Quando Arlecchino parlò in dialetto a Luigi XV
Ai comici non era permesso usare il francese, lui si rivolse a Sua Maestà in bergamasco
Dopo la sosta bergamasca, Charles Burney, il 28 luglio 1770 è a Verona e viene accompagnato all’Arena . Entrato nell’anfiteatro ricorda sul diario: «Ebbi l’ impressione che l’avessero di nuovo preparato a uno scopo somigliante, poiché i ruggiti e il rumore che colpirono il mio udito, sembrava non avessero niente di umano». Poi la sorpresa: «A un tratto, avanzando di qualche passo, trovai che si trattava solo di Pantalone e Brighella ingannati e picchiati da Arlecchino. Veramente, lo spirito di messere Arlecchino, verso notte, ha una gran potenza: mi pare ch’esso contribuisca assai più degli elefanti, delle tigri e dei leoni del tempo antico , al divertimento degli spettatori...». E via dicendo sulla perfezione comica e il genuino carattere della maschera.
Ad Arlecchino, per la verità, il diario rimanda — e con un cenno — anche nella sosta bergamasca . «Alla Commedia italiana di Parigi, Arlecchino ripete sempre che viene da Bergamo, e quando Riccoboni giunse per la prima volta a Parigi dall’Italia parlò in bergamasco poiché a nessun attore comico era permesso di parlare il francese», osserva Burney a proposito del commediografo. Aggiungendo: «Finché un giorno a Luigi XV, che aveva mandato a chiamare Arlecchino per dargli alcuni ordini a proposito di una commedia italiana che doveva essere rappresentata a corte, fu risposto in dialetto bergamasco. Perché — gli chiese Sua Maestà — mi rivolgete la parola in questo gergo? Perché non parlate francese? Sire — disse Arlecchino — voilà tout ce qui faut. E poiché ne aveva avuto l’ordine dal re, corse al teatro e disse all’impresario che d’ora innanzi aveva l’ordine, de par le Roi, di parlare in francese».

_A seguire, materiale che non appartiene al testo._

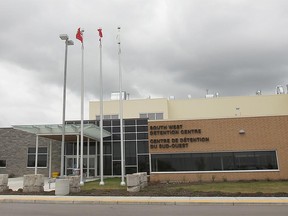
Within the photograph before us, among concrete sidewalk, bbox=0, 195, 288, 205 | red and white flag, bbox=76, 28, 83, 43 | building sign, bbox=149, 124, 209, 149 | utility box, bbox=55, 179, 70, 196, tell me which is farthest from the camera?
building sign, bbox=149, 124, 209, 149

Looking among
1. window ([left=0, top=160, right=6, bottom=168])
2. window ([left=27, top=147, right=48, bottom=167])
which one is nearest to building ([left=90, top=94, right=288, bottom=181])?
window ([left=27, top=147, right=48, bottom=167])

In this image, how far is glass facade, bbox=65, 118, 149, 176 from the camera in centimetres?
3841

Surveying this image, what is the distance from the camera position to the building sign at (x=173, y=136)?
29.2m

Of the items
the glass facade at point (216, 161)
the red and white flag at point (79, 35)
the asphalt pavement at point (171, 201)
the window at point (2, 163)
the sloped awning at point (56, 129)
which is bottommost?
the asphalt pavement at point (171, 201)

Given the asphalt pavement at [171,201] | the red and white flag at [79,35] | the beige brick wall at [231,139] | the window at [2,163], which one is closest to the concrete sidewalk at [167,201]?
the asphalt pavement at [171,201]

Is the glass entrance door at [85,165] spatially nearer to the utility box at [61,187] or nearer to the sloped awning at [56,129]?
the sloped awning at [56,129]

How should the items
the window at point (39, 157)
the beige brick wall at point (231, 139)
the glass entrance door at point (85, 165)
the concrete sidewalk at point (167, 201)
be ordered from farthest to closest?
the window at point (39, 157) < the glass entrance door at point (85, 165) < the beige brick wall at point (231, 139) < the concrete sidewalk at point (167, 201)

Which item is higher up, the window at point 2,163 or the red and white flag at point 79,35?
the red and white flag at point 79,35

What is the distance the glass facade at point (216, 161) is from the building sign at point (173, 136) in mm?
956

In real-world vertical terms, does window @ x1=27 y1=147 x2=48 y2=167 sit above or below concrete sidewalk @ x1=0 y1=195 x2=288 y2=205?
above

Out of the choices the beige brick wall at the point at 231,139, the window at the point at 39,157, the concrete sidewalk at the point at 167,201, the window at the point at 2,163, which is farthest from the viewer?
the window at the point at 2,163

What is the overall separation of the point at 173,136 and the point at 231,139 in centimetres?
502

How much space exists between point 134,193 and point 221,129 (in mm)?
13294

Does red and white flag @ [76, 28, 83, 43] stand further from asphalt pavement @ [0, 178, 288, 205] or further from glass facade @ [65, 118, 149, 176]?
glass facade @ [65, 118, 149, 176]
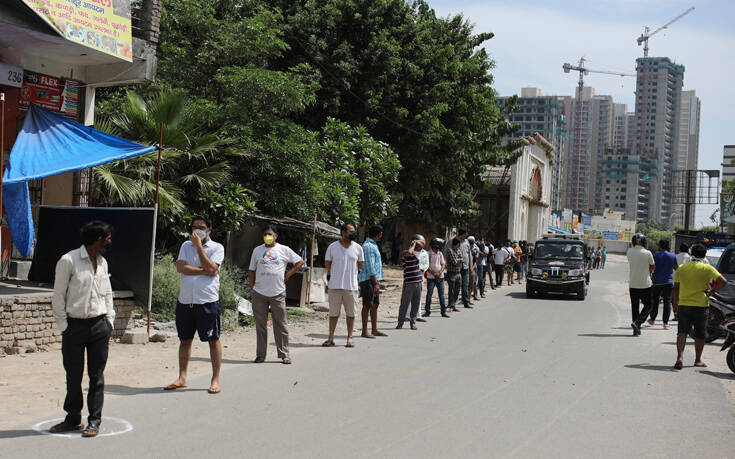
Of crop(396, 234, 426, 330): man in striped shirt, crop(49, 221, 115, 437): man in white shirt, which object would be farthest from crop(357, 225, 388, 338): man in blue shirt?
crop(49, 221, 115, 437): man in white shirt

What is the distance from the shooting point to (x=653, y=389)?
27.3ft

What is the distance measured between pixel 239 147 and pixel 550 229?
205ft

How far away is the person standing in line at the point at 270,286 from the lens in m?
9.14

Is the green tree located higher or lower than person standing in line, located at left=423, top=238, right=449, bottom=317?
higher

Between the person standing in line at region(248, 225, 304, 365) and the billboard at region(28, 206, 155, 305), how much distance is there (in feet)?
8.55

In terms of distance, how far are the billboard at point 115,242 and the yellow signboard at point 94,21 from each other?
9.61 feet

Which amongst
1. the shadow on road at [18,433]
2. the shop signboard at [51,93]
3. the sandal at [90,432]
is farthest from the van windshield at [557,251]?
the shadow on road at [18,433]

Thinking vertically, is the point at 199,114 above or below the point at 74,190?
above

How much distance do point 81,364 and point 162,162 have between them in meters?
9.01

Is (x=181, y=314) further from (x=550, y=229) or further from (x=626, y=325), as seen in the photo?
(x=550, y=229)

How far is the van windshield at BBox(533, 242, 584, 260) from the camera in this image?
2330cm

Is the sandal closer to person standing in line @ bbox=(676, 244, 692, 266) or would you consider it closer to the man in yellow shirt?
the man in yellow shirt

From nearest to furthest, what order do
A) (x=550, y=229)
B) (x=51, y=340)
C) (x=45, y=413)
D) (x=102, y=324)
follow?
(x=102, y=324)
(x=45, y=413)
(x=51, y=340)
(x=550, y=229)

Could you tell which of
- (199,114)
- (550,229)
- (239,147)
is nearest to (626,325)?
(239,147)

Poco dopo Burney si ferma sull’etimologia di Arlecchino riprendendo la tesi del letterato Gilles Ménage che la faceva derivare «da un famoso comico italiano giunto a Parigi al tempo di Enrico III» e che «poiché assai benvoluto dal grande presidente Harlay si trovò affibbiato il nome di Harliquino, o piccolo Harlay». Un’ipotesi che pare troppo fantasiosa. Specie se si pensa che Herlequin o Hallequin era il folletto, guida di spiriti nella tradizione delle favole medievali francesi ,e che, ancor prima probabilmente, è di origine germanica, risalendo già al Mille: appunto da Hšlle Kšnig, re dell’inferno, traslato in Helleking, poi in Harlequin.